Ghana to mine lithium in commercial sizes, (MIIF)
The Minerals Income Investment Fund (MIIF) has disclosed that Ghana has found lithium in commercial quantities
Lithium discovered on the shores of central and western belt of Mankessim through to Cape Coast and Sekondi is set to be produced in commercial quantities.
The statement as sited by the Daily Guide, previews how the Minerals Income Investment Fund (MIIF) intends to invest into the sector to enable its production in commercial magnitudes to be exported out of the country.
The Chief Executive Officer of MIIF, Edward Nana Yaw Koranteng stated in an interaction with investors and delegates on the sidelines of the Mining Indaba recently in Cape Town, South Africa, confirmed it was the agency’s 2022 investment plans.

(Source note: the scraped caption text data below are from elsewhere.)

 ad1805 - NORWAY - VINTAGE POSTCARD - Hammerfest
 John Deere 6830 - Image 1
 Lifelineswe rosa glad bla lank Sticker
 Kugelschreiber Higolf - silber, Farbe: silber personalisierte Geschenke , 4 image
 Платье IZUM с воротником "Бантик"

Mr. Koranteng announced at the biggest mining investment event in Africa of how Ghana has demonstrated commercial deposits in lithium, which is the fundamental resource needed to power the increasing electrical vehicles (EV) market.

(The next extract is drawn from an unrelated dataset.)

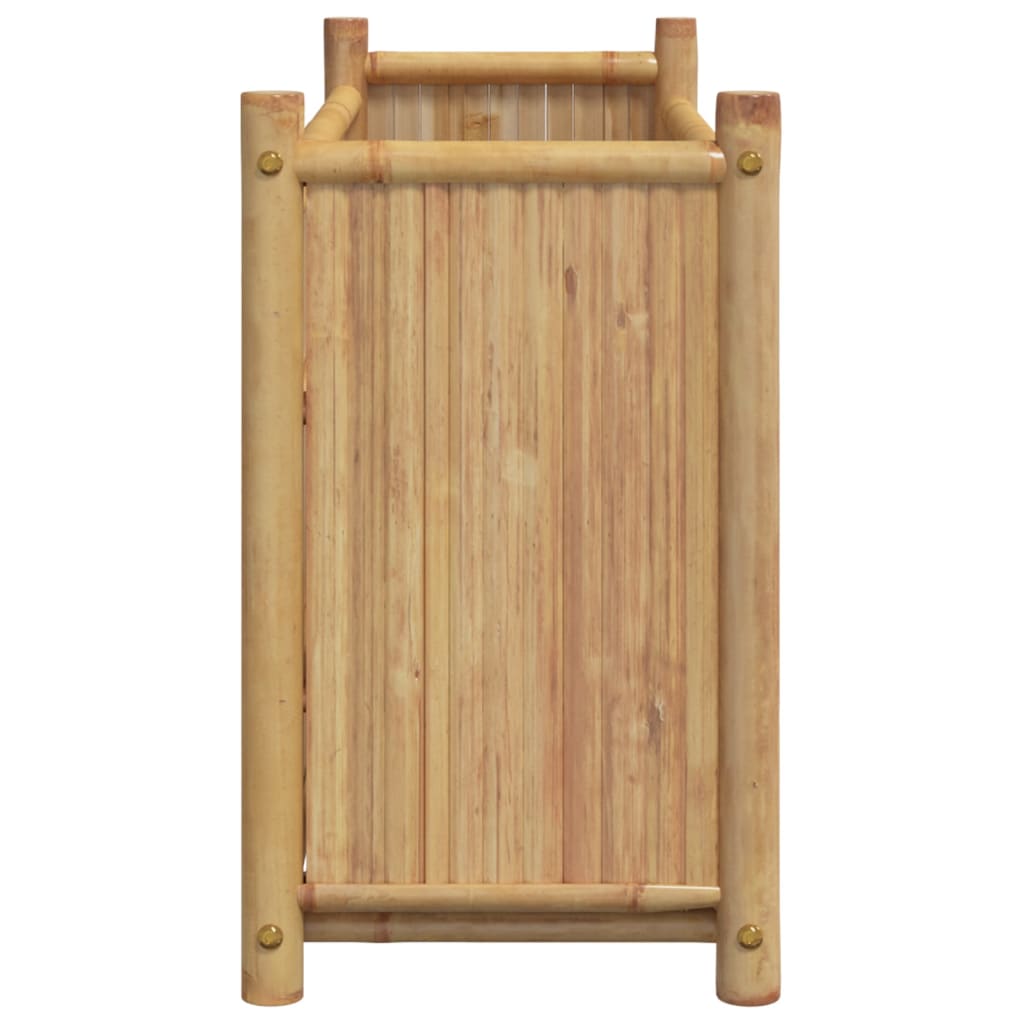vidaXL Jardinieră, 100x30x50 cm, bambus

“The data is outstanding with further opportunities from the value chain and for byproducts such as feldspar, the main resource in ceramics and fiber glass,” Mr. Koranteng said.
According to Mr. Koranteng, the global market for unprocessed lithium is around $6.83 billion dollars, with analysts projecting steady growth to approximately $10 billion dollars by 2028, and with the global lithium battery market projected to hit $100 billion dollars by 2025 due to the rapid expansion in the EV market.
“We evidently see lithium as a growth tool, after analysing all the data and started negotiations with Atlantic Lithium which holds concessions with recoverable grade of 560 km2 miles in Ghana,” Edward Nana Yaw Koranteng voiced out to the investors gathered in Cape Town.
Mr. Koranteng emphasized that “a direct equity investment offers a worthy prospect for MIIF to come in at an early stage bearing in mind Atlantic’s planned listing in August 2022. We estimate an Internal Rate of Return of 125% in 4 years and a projected revenue of over $1.5 billion in 8 years,” the MIIF CEO confirmed.
The best use of lithium is in rechargeable’s like batteries for mobile phones, laptops, digital cameras and electric vehicles.
It is also used in some non-rechargeable batteries for things like heart pacemakers, toys and clocks.